Es fallen einem durchaus (kunst-)historische Modelle für Sittigs Sprache und Sprechakte ein, etwa die Ejakulatbücher Anselm Kie fers, aber auch der Lüpertz’sche Sexismus (vgl. etwa seine Zeitschrift Frau und Hund) und seine revisionistisch verschaltete Begrifflichkeit um das ‚Dithyrambische‘, das erigierte, vom eigenen männlichen Subjekt-Sein begeisterte Sprechen über historische Superzeichen, oft verbunden mit der Fantasie, diese mit der eigenen Kreativität ‚überwinden‘ zu können.

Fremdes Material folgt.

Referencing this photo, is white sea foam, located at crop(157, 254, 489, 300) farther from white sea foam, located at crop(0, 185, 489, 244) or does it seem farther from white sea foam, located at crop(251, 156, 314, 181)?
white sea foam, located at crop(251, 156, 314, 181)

Sittigs neurotischer Männlichkeitsentwurf weiß sich dagegen auf verlorenem Posten, wirkt existenziell hibbelig. Es tauchen hier auch zeitgenössische Malerkollegen auf, die Sittig im Text explizit adressiert und teils zu Objekten geschriebener Gewaltfantasien macht. Diese männische Welt der Berliner Maler, deren Provokationsvokabular an der Oberfläche meist bemerkenswert asexuell bleibt, erscheint paradoxerweise aus der Sittig’schen Perspektive geradezu zwielichtig. Sein mit zwei wichtigen Troublemakers – abjekter Körperlichkeit und ‚unproduktiver‘ Sexualität – vergifteter Ein-Mann-Kunstdiskurs funktioniert, und dies ganz besonders in seiner performativen Aufführung, als bewusst irritierende Aufladung und Übercodierung seiner malerischen Produktion. Der Punkt, an dem die Irritation besonders ansetzt, ist die vermeintliche ‚schwache Seite‘ seiner Malerei, ihre scheinbare Undurchsichtigkeit und Kommentarbedürftigkeit – überwiegt für oberflächliche Betrachter/innen doch immer wieder die weit zurückreichende historische Referenz auf restaurativ eingesetzte Formen der gestischen Abstraktion der fünfziger und sechziger Jahre. Es gibt bei Sittig kein Fantasma der Sauberkeit mehr, zumindest keines der sauberen Theorie, die Geschichte autoritativ erklären wollte oder könnte. Sittig bezieht sich elaboriert zweideutig auf Geschichte und er hat begriffen, dass es in der Gleichgültigkeit der (nicht nur malerischen) Bilder die gesprochene und geschriebene Sprache ist, die diskriminierende Wertigkeiten und damit Verletzungs-, aber auch Behauptungs- und Kritikpotenziale birgt. Zwar ist seine Performanz als Mal-Er, Schreib-Er, Sprech-Er zwangsläufig und zwanghaft verstrickt in die Gefährdungen, die sie sich anverwandelt und in verschiedenen Rollen nicht wirklich aufhebt. Aber vielleicht deshalb ist es mehr als nur die kunstbetriebsgerecht inszenierte ‚Wiederkehr des Verdrängten‘, um die es Dominik Sittig 
in seinem weiter gefassten Projekt geht. Das ‚Wörtlichnehmen‘ macht die sonst fein getrennt gehaltenen Diskursfelder zueinander erschreckend durchlässig. Wörtlich genommen ist Sittigs Malerei dann nicht nur ein Gemale, sondern, tja, ein Geschichte. Restidealismen erhalten so zumindest en passant einen kräftigen Bodycheck. Seine Kunst, und es steht eben nicht nur sein Painting nicht neben sich, steht abwechselnd im Malen und neben ihm, ohne dass sich dadurch die Beziehung beider involvierten Seiten als irgendeine Art wechselseitiger Erhellung darstellte. Abyssus abyssum invocat. Amen. 

1) Ders., Die Welt und die Hose, übers. v. Erika Tophoven-Schöningh, Frankfurt a. M. 1990, S. 19.
2) Vgl. Dominik Sittig, Die Gesänge des Gedärms. Moral & Malerei, Hamburg 2011, S. 76.